Scientists have discovered rapidly rising seasonal sea temperatures are the likely trigger for coral reproduction allowing them to predict when mass spawning will occur.
Mass coral spawning is considered to be one of nature's most spectacular phenomena with dozens of coral species releasing eggs and sperm into the sea, on a few nights each year.
The event attracts divers to ecosystems like the Great Barrier Reef to witness the corals in action. Up until now, what drives the release has been a mystery.
An international study published in the journal of Proceedings of the Royal Society B, found that spawning coincided with the largest month-to-month increase in sea surface temperature. Wind speed also contributed to the timing, although to a lesser extent.

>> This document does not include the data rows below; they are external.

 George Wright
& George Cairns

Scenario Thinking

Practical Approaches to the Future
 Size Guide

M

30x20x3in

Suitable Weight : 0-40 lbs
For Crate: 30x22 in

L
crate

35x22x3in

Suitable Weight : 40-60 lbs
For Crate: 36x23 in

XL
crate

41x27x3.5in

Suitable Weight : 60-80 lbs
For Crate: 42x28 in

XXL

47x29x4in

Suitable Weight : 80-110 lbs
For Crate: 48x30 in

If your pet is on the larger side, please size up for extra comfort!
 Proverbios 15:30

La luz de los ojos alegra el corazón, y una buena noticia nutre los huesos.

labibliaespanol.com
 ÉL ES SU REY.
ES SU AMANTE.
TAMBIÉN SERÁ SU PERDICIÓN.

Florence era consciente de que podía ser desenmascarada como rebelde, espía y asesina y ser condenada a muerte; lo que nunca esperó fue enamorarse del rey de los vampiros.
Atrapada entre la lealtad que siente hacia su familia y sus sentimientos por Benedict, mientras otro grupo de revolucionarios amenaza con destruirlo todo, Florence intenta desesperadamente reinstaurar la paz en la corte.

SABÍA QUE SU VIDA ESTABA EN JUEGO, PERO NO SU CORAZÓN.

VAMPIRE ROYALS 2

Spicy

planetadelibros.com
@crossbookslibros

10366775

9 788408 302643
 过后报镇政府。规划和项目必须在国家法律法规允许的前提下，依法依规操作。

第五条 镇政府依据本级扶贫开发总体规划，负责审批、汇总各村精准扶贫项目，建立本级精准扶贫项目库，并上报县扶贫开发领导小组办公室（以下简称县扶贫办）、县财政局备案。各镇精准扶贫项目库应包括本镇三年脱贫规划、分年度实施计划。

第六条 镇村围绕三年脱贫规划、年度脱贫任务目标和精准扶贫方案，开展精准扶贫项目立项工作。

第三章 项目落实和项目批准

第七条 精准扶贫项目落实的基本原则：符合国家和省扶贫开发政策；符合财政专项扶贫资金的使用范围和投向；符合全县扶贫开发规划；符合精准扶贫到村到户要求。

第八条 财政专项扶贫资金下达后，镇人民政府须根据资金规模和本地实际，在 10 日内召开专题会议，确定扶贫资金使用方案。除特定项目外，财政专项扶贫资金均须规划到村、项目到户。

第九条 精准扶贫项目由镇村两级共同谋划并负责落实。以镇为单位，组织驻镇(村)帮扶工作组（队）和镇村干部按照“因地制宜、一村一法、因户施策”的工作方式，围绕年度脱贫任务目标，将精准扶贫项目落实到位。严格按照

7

The paper's lead author, Assistant Professor Sally Keith from the Center for Macroecology, Evolution and Climate in Copenhagen says, "There would appear to be no optimum temperature for spawning, at least beyond the scale of the local coral population. We found corals on Lord Howe Island, off the eastern coast of Australia, spawn when the sea water is 22 degrees Celsius, whereas in the Persian Gulf the same species spawn when the temperature is 32 degrees Celsius. So the most important thing seems to be for corals to spawn together to maximise fertilization success."
The research was conducted over 16 years with samples from more than 80,000 colonies collected from 34 eco-regions in the Indo-Pacific, from Kenya to French Polynesia and from Lord Howe Island to the Persian Gulf.
Co-author Professor Andrew Baird from the ARC Centre of Excellence for Coral Reef Studies says knowing when corals are ready to spawn is a game changer.
"It should be a huge advantage to dive tourism and allow for more effective management of coastal development," says Baird. "It means processes that are known to affect the early life stages of corals, such as dredging, can be stopped when the corals are spawning."
The authors hope their research will finally lay to rest a common misconception that all corals on the Great Barrier Reef spawn on one night of the year.
"On the Great Barrier Reef there are corals spawning every month from September to March. Mass spawning is only one piece of the reproductive puzzle," says Keith.
Another area of concern is the potential for climate change to disturb coral reproduction. Many organisms, such as fish, rely on the event to power their own reproductive efforts. A change in the timing of spawning, could have deleterious flow-through effects in the ecosystem.
"Sea temperature increases are greatest in the periods just before summer," says co-author Jeff Maynard from the research institute CRIOBE, in French Polynesia. "Our on-going research using climate models suggests summer in many reef areas will come earlier and last longer in the future. The effect this might have on coral reef ecosystems is an important area for further research."